- The paper introduces a novel watermark attack that exploits DNN-based OCR vulnerabilities through targeted, natural-looking perturbations.
- It employs a modified Momentum Iterative Method confined to watermark regions, ensuring perturbations remain inconspicuous while inducing OCR errors.
- Empirical evaluations using DenseNet+CTC frameworks reveal high attack success and cross-model transferability, highlighting the need for robust defense strategies.
Analysis of Adversarial Attacks on OCR Systems
This paper presents an approach to exploit vulnerabilities in Optical Character Recognition (OCR) systems using adversarial watermarks. By leveraging knowledge of the deep neural network (DNN) architectures that underpin OCR technology, the authors propose a method to make subtle but deliberate manipulations that provoke erroneous outputs from OCR models without arousing suspicion from human observers.
Conceptual Framework and Contribution
Vulnerabilities of DNN-based OCR
The authors identify critical vulnerabilities in modern OCR systems that arise due to their reliance on DNNs, which are susceptible to adversarial attacks. Existing adversarial approaches in computer vision, such as those creating minute perturbations, fall short when applied to OCR because of the stark and homogenous backgrounds of typical documents. Such perturbations would be conspicuous against the white backgrounds used in document images, making traditional methods ineffective for OCR applications.
Proposed Watermark Attack
To address this challenge, the paper introduces a novel method of creating adversarial examples by embedding perturbations in the form of natural-looking watermarks. The watermark attack method is designed to avoid detection by human vision while effectively fooling OCR systems:
Implementation Strategy
Attack Methodology
The technique involves generating adversarial perturbations using a modification of the Momentum Iterative Method (MIM). A constraint on these perturbations restricts them to a predefined watermark-shaped region, thereby maintaining natural document aesthetics. The attack iteratively adjusts the perturbations, utilizing features from the DenseNet architecture combined with Connectionist Temporal Classification (CTC) loss:
- MIM-based watermark attack: Gradient-based optimization confines perturbations to perceived watermark regions, operating within an L-infinity ball to ensure the fidelity of the alteration.
Variants and Adaptation
Different variants of the watermark attack are proposed to enhance naturalness:
- WM_init: Starts with a pre-existing watermark to ensure initial consistency.

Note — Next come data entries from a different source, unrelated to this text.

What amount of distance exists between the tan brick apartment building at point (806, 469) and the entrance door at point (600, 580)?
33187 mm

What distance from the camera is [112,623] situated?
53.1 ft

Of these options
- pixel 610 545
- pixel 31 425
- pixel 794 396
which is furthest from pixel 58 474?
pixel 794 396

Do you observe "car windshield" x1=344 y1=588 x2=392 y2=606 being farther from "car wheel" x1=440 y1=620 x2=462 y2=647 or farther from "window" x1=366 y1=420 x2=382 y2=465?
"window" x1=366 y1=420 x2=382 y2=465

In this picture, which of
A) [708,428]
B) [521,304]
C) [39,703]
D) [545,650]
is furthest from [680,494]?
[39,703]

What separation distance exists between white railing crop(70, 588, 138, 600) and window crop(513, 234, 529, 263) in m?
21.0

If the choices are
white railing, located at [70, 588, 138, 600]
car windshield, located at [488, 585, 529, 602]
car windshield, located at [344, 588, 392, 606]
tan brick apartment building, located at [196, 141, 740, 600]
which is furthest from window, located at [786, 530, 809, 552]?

- WM_neg: Focuses on perturbations resulting in negative gradients to avoid unnecessary whitening.
- WM_edge: Confines perturbations to the edges of text to simulate defects.
The paper also demonstrates how the attack model can work in targeted changes in character sequences, compatible with the complexity of languages like Chinese.
Empirical Evaluation
Attack Success and Transferability
The efficacy of the proposed method is evaluated against a state-of-the-art DenseNet+CTC OCR framework using a substantial dataset of Chinese script. The success rate, MSE, PSNR, and SSIM metrics showcase how WM variants outperform traditional methods regarding perceptibility:
- Real-world scenarios: Through scenarios like altering driver's licenses (Figure 2) and company financial statements (Figure 3), the attack demonstrates substantial adaptability.
- Inter-model transferability: Success is not limited to the white-box setting but extends to proprietary platforms like Tesseract—indicative of substantial cross-model generalizability.
Figure 2: An adversarial attack example in driver license recognition. The OCR output a licenses number of NAL12505717 while it is actually NHL12506717.
Figure 3: Attack on a listed Chinese company's annual report. All the revenue numbers are altered in the OCR result.
Defensive Strategies
Exploration of conventional defenses reveals varying levels of robustness:
- Local smoothing and noise algorithms: Effective, yet often at the cost of reducing legitimate text recognition accuracy.
- Watermark-removal techniques: Methods like inpainting can be overzealous, harming document integrity even while excising adversarial marks.
Conclusion
The paper concludes by emphasizing the newfound potential for adversarial attacks in document-sensitive systems, warranting further exploration of both refined attack methodologies and robust defense mechanisms. The watermark approach underscores the necessity of rethinking adversarial security in domain-specific applications where cosmetic aberrations may inadvertently provide a cloak for deeper vulnerabilities. The ongoing exploration in watermark shapes, semantic inclusion, and LLMs, represents a critical path forward for AI safety research.